Delivery & Logistics
If you have a physical product, you may want to engage in e-commerce and for this you will need a fast and reliable delivery service that provides tracking numbers.
You need to know how to deal with the COD (Cash on Delivery) because a lot of Thai customers still prefer to do COD so it’s up to the carrier you work with if they can support COD at a reasonable fee.
Companies or apps like Grab, Line Man, Lalamove and Deliveree are available to handle same day deliveries. The latter two specialize in larger deliveries with pickup trucks and box trucks.
If you’re using Grab, purchasing Grab Packages (bulk discounts on their services, available inside their app) can help save on costs.
Kerry, J&T and Flash Express are some leading providers of overnight delivery across provinces. The majority of orders will be delivered within one to two days (with the exception of Sunday) if you ship with one of these private providers.
Thailand’s private logistics sector has become a lot more robust in the last two years. Kerry was the first mover with the highest quality of services in the space. Now two to three other carriers are also delivering, and their levels of service are catching up but their rates are also increasing so it makes Kerry the more attractive option because now the other carriers are no cheaper than Kerry.
If you’re shipping perishable goods within Bangkok, you may like to look at a company like Makesend which provides same day delivery with freezer boxes.

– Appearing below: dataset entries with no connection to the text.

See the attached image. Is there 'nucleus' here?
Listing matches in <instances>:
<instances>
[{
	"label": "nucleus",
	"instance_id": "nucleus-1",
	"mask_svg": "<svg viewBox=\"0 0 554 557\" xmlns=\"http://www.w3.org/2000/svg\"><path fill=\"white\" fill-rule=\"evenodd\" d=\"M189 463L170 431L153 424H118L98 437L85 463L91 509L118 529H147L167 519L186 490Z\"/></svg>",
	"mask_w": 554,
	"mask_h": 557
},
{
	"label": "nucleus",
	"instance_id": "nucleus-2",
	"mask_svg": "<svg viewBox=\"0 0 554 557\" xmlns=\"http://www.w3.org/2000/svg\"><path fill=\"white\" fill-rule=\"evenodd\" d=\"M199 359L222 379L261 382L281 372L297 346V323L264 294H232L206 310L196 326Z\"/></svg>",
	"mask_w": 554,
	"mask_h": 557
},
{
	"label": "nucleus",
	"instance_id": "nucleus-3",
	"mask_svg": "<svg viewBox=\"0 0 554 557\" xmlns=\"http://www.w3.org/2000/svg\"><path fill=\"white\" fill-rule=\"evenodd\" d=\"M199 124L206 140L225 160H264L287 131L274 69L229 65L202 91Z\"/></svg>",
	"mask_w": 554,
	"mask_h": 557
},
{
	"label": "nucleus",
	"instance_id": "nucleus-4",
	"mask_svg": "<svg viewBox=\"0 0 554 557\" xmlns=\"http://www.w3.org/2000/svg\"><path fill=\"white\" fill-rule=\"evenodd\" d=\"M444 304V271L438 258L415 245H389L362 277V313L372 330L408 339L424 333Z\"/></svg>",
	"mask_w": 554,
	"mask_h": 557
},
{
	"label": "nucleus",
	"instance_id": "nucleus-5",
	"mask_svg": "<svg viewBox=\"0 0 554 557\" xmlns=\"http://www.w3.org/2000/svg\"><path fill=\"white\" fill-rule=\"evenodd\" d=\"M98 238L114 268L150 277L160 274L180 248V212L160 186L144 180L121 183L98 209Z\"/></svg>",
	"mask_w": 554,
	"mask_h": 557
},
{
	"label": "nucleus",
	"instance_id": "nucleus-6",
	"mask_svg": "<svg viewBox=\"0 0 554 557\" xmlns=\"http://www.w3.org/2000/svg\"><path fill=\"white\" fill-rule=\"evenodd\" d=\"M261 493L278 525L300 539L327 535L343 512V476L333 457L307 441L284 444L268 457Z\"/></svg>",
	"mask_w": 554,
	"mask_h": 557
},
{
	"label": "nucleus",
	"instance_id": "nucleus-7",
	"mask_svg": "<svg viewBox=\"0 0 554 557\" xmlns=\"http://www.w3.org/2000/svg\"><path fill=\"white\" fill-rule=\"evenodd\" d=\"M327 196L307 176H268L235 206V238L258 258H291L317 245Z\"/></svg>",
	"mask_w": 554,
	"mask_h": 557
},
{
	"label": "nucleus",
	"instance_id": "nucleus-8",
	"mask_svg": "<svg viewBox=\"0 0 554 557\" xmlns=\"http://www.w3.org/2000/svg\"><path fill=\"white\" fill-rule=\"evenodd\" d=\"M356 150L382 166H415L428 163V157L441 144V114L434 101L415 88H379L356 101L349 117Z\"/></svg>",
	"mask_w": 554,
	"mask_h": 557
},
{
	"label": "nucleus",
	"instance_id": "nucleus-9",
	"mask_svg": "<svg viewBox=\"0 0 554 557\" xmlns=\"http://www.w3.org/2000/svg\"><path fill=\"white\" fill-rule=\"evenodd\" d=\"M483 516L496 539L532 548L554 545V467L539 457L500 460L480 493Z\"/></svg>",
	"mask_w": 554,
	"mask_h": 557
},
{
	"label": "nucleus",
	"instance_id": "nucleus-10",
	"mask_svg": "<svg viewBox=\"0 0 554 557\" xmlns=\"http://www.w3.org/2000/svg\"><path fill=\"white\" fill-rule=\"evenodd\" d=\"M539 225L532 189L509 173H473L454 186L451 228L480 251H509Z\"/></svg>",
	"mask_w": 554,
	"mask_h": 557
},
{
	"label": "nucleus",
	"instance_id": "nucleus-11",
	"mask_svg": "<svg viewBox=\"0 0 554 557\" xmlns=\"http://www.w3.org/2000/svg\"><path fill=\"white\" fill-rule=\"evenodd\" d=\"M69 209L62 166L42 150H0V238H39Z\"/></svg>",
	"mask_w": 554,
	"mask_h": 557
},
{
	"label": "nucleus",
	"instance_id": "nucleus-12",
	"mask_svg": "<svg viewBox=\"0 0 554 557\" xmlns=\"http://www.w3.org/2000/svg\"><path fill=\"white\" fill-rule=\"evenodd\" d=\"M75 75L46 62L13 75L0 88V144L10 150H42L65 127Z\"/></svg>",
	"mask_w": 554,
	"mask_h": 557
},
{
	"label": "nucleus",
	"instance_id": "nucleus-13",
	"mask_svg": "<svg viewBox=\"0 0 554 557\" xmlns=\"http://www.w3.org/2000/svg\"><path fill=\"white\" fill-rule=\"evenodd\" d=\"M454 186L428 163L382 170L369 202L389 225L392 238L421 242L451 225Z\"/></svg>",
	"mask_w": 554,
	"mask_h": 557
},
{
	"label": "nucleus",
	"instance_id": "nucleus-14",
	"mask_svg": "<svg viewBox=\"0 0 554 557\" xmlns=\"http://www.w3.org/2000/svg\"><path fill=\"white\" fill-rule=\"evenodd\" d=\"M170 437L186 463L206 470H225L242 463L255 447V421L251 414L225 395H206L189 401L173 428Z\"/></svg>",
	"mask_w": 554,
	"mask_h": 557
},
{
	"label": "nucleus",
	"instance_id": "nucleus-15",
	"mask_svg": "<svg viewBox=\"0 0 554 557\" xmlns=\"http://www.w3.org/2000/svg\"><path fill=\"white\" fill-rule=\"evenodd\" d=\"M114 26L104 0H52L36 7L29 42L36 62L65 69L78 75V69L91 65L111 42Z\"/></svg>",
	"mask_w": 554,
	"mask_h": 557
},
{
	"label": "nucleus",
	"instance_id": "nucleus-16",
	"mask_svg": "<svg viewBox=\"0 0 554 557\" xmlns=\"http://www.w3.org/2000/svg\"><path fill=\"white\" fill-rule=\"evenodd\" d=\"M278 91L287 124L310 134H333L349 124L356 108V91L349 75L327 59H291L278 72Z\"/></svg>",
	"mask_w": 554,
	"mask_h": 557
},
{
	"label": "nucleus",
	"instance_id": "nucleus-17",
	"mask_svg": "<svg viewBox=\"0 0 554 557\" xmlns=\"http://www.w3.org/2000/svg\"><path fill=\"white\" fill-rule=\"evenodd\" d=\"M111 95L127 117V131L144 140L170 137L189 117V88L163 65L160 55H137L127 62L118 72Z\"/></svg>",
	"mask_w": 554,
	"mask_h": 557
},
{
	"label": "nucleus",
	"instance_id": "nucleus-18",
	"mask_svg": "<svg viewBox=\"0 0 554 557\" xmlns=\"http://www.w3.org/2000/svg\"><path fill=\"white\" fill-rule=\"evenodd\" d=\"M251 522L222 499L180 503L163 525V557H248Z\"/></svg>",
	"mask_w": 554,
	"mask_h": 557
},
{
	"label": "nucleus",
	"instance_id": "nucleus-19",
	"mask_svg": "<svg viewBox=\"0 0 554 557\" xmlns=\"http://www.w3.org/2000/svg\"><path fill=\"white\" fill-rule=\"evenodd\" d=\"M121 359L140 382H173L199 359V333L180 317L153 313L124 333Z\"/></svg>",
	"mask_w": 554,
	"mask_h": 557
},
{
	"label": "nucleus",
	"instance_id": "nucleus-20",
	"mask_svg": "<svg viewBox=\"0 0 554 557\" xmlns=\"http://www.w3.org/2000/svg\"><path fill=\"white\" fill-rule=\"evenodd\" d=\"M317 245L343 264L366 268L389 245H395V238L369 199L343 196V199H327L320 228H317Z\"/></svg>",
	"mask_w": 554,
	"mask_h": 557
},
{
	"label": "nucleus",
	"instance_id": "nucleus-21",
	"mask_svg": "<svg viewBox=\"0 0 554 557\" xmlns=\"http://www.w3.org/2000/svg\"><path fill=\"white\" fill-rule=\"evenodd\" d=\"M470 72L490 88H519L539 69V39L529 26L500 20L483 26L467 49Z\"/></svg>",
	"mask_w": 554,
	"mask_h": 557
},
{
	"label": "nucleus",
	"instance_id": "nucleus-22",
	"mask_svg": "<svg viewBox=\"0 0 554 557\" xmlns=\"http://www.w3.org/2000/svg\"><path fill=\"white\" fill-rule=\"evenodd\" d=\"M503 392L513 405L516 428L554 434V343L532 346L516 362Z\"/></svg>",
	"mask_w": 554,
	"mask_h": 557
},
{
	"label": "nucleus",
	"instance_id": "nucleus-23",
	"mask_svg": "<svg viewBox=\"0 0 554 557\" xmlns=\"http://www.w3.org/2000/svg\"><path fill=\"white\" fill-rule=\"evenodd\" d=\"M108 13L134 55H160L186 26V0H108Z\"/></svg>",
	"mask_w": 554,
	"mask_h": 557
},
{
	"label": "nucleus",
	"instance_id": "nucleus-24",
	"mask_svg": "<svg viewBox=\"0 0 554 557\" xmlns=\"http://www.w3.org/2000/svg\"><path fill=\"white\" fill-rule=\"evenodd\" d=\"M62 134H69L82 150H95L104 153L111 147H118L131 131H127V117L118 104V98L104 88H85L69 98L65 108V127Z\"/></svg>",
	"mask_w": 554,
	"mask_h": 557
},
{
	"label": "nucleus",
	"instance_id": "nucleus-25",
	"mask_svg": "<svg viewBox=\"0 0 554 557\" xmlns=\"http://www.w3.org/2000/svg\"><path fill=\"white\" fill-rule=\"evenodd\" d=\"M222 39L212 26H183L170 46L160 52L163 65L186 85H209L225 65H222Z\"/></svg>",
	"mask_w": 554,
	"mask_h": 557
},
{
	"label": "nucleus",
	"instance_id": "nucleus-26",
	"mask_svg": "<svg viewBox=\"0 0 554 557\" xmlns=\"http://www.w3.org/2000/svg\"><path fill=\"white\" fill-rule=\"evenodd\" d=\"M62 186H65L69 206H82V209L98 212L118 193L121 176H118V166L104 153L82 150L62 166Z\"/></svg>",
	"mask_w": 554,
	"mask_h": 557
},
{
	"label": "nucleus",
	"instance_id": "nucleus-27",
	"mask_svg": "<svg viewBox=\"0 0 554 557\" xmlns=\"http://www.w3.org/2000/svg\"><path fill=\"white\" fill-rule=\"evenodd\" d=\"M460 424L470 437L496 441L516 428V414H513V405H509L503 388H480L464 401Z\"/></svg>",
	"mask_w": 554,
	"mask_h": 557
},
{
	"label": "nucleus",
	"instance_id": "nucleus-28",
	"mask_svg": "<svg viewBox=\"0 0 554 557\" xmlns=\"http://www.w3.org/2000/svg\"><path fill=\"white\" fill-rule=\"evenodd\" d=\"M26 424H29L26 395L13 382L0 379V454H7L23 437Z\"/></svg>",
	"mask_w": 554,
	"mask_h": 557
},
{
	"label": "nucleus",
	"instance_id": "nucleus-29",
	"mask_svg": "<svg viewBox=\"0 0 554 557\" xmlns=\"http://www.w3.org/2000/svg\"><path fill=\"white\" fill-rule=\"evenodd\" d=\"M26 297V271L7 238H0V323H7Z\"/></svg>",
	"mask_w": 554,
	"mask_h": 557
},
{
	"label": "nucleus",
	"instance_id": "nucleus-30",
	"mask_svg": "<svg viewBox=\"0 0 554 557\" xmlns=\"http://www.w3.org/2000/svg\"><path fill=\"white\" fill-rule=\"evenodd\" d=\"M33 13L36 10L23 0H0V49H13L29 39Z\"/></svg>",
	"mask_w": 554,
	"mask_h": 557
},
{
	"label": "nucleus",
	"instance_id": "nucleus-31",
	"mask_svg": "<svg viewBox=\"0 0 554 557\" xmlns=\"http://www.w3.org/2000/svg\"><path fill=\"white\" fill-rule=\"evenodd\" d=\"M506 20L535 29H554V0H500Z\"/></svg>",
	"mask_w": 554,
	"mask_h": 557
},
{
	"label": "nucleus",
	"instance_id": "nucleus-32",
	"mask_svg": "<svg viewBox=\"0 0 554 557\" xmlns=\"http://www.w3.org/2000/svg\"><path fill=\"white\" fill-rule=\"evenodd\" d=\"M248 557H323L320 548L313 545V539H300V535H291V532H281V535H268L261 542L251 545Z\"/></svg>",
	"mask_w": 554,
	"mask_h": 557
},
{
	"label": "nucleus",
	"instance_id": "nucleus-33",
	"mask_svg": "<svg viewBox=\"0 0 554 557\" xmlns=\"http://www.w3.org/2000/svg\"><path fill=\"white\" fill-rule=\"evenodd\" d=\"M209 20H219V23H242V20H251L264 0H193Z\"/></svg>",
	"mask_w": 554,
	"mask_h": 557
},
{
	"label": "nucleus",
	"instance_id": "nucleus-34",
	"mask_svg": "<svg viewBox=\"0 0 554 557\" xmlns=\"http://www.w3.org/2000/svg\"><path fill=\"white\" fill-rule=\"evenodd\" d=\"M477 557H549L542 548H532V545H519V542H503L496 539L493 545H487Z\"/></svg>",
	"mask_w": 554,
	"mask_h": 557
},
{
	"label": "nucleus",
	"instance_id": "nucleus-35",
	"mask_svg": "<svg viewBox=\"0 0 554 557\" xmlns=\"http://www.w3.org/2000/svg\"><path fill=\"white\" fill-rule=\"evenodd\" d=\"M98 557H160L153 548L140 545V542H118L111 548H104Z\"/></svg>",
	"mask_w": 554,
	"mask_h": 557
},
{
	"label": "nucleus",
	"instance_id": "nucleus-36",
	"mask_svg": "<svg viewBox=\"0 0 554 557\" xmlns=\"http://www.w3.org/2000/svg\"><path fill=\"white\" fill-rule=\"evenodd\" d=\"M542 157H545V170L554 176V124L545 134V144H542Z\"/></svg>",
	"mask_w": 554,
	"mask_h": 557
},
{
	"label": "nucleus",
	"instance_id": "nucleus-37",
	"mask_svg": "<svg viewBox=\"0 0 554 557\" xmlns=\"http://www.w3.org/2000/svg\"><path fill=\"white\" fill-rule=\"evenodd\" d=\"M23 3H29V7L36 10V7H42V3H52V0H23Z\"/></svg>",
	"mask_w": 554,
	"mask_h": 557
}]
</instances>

If you’re shipping cold storage across provinces, look at a company like SCG Express.
If you have special requirements (e.g., moving larger items like furniture and machines interprovincially), there are different carriers for that and it’s divided by different regions.
Some companies have better cover in the north, other companies in Bangkok and the south; they work with each other. A lot of independent carriers also have their own fleets.
Now, on to You
Whichever direction you take with trying to grow and market your business, never underestimate the importance of localization. Strive to learn the way things work here in Thailand, and integrate yourself into the local business & Thai culture. Not only will you gain priceless business connections, but you will also win the heart of your Thai employees and local team.
Localization also means getting street smart. Knowing which government departments concern you as a business owner, and how each of them are connected; how things work in each industry – which areas are gray areas, and which lines are red lines, where the opportunities are and what kinds of risks exist – will help increase your chances of survival as a business.